→ SOURCE EXTRACT:
────────────────

查找点到轴的距离

Question

I have an array of points in 3d Cartesian space:

P = np.random.random((10,3))

Now I'd like to find their distances to a given axis and on that given axis

Ax_support = array([3,2,1])
Ax_direction = array([1,2,3])

I've found a solution that first finds the vector from each point that is perpendicular to the direction vector... I feel however, that it is really complicated and that for such a standard problem there would be a numpy or scipy routine already out there (as there is to find the distance between points in scipy.spatial.distance)

Answer 1

I would be surprised to see such an operation among the standard operations of numpy/scipy. What you are looking for is the projection distance onto your line. Start by subtracting Ax_support :

P_centered = P - Ax_support

The points on the line through 0 with direction Ax_direction with the shortest distance in the L2 sense to each element of P_centered is given by

P_projected = P_centered.dot(np.linalg.pinv(
             Ax_direction[np.newaxis, :])).dot(Ax_direction[np.newaxis, :])

Thus the formula you are looking for is

distances = np.sqrt(((P_centered - P_projected) ** 2).sum(axis=1))

────────────────

→ REQUIREMENT:
Resume the forum thread about measuring the distance from points to an axis, picking up right after its final line.

→ DATA BELOW:
────────────────

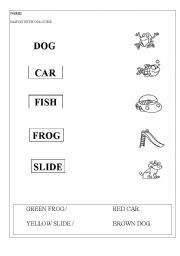English Worksheet: ANIMALS AND PLAYGROUND REVIEW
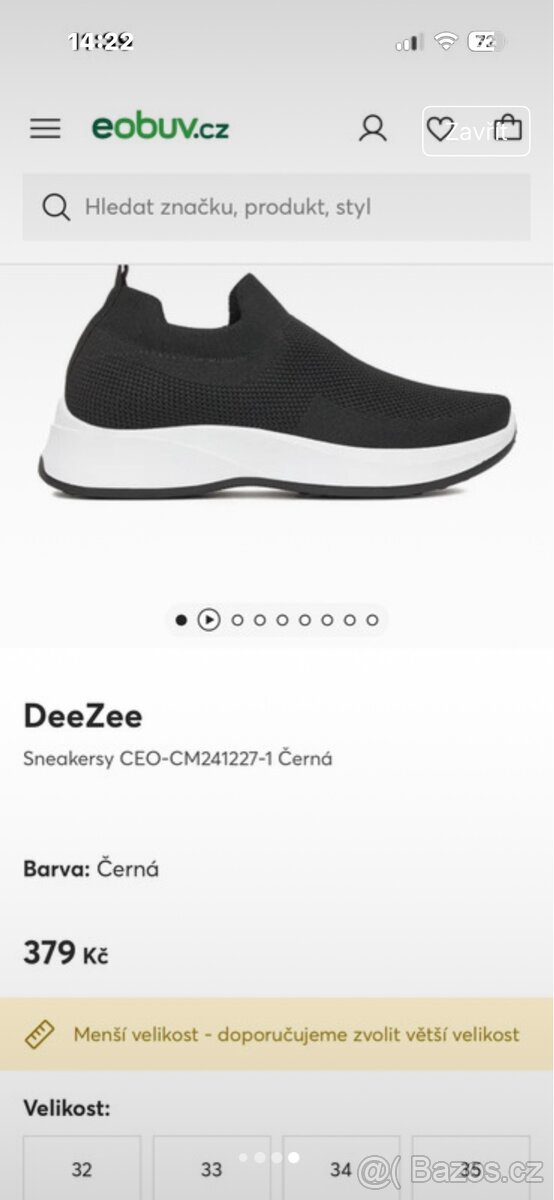 Černé nazouvací tenisky vel.36 - 4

────────────────

→ RESPONSE AREA:
Yes, this is exactly what you propose, in a vectorized way of doing things, so it should be pretty fast for reasonably many data points.

Note: If anybody knows a built-in function for this, I'd be very interested!

Answer 2

It's been bothering me that something like this does not exist, so I added haggis.math.segment_distance to the library of utilities I maintain, haggis .

One catch is that this function expects a line defined by two points rather than a support and direction. You can supply as many points and lines as you want, as long as the dimensions broadcast. The usual formats are many points projected on one line (as you have), or one point projected on many lines.

 distances = haggis.math.segment_distance(P, Ax_support, Ax_support + ax_direction,
                                          axis=1, segment=False)